MethodsWe examined whether polygenic risk scores (PRS) for consumption and problem subscales of the Alcohol Use Disorders Identification Test (AUDIT-C, AUDIT-P) in the UK Biobank (UKB; N = 121 630) correlate with alcohol outcomes in four independent samples: an ascertained cohort, the Collaborative Study on the Genetics of Alcoholism (COGA; N = 6850), and population-based cohorts: Avon Longitudinal Study of Parents and Children (ALSPAC; N = 5911), Generation Scotland (GS; N = 17 461), and an independent subset of UKB (N = 245 947). Regression models and survival analyses tested whether the PRS were associated with the alcohol-related outcomes.
ResultsIn COGA, AUDIT-P PRS was associated with alcohol dependence, AUD symptom count, maximum drinks (R2 = 0.47–0.68%, p = 2.0 × 10−8–1.0 × 10−10), and increased likelihood of onset of alcohol dependence (hazard ratio = 1.15, p = 4.7 × 10−8); AUDIT-C PRS was not an independent predictor of any phenotype. In ALSPAC, the AUDIT-C PRS was associated with alcohol dependence (R2 = 0.96%, p = 4.8 × 10−6). In GS, AUDIT-C PRS was a better predictor of weekly alcohol use (R2 = 0.27%, p = 5.5 × 10−11), while AUDIT-P PRS was more associated with problem drinking (R2 = 0.40%, p = 9.0 × 10−7). Lastly, AUDIT-P PRS was associated with ICD-based alcohol-related disorders in the UKB subset (R2 = 0.18%, p < 2.0 × 10−16).

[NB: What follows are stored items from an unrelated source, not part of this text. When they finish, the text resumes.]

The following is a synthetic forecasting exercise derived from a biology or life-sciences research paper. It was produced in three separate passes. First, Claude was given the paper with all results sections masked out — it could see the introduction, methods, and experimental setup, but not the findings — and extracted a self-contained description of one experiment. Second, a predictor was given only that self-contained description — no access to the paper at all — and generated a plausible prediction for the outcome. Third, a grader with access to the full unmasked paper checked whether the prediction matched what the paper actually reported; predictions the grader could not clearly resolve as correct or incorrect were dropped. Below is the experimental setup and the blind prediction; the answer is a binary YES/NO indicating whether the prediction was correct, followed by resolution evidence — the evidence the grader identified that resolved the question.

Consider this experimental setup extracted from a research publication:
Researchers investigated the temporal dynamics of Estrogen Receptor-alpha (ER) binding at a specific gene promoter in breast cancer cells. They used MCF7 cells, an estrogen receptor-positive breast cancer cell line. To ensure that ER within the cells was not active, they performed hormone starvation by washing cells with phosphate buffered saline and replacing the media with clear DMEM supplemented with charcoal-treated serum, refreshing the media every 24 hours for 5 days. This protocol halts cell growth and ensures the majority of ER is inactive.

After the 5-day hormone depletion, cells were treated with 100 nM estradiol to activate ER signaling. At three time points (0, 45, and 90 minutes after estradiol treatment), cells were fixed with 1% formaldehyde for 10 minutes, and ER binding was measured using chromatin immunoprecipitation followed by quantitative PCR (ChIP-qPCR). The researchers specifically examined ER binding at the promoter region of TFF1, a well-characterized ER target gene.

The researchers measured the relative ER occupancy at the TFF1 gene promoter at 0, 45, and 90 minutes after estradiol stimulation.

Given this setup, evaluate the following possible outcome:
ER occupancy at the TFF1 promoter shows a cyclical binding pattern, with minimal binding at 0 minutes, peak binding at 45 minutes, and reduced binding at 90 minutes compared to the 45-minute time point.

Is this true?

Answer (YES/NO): YES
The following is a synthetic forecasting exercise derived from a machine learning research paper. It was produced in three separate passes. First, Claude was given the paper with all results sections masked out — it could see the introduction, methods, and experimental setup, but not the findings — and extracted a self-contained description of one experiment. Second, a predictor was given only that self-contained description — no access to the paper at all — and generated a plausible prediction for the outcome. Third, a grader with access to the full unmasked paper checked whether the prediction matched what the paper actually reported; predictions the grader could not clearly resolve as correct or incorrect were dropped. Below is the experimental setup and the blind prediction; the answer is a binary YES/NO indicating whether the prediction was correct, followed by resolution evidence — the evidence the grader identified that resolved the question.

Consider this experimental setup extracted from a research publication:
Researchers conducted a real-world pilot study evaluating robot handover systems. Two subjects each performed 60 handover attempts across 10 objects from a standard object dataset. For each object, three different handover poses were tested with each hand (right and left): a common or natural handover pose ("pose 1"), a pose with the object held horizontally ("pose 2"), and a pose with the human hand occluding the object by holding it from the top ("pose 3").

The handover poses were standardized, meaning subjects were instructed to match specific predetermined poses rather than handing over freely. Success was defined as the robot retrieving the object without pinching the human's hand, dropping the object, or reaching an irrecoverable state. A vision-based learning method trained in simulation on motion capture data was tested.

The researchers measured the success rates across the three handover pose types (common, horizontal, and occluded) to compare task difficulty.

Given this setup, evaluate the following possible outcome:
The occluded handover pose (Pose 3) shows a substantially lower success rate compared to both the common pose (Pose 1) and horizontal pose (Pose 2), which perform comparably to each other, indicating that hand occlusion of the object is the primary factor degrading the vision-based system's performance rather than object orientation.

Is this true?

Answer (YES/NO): NO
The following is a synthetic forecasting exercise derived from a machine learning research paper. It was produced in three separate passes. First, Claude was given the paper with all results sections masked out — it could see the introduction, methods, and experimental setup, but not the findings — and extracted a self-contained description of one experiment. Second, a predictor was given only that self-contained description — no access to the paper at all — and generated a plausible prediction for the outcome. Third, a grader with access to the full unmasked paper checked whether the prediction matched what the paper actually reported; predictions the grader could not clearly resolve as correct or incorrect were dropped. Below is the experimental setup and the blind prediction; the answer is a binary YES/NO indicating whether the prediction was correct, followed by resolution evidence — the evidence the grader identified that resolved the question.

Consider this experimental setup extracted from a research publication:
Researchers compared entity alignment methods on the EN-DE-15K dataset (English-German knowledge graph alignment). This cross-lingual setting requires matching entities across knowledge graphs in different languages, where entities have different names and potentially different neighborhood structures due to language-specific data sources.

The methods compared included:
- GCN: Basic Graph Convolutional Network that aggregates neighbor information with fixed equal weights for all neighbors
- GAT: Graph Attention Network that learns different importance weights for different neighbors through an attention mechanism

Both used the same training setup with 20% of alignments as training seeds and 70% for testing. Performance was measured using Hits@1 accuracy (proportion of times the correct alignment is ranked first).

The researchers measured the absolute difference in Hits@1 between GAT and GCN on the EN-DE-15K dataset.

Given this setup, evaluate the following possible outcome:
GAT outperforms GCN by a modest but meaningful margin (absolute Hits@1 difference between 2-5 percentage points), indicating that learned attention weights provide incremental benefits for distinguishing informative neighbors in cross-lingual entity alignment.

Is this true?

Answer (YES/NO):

ConclusionsAUDIT-P PRS was associated with a range of alcohol-related phenotypes across population-based and ascertained cohorts, while AUDIT-C PRS showed less utility in the ascertained cohort. We show that AUDIT-P is genetically correlated with both use and misuse and demonstrate the influence of ascertainment schemes on PRS analyses.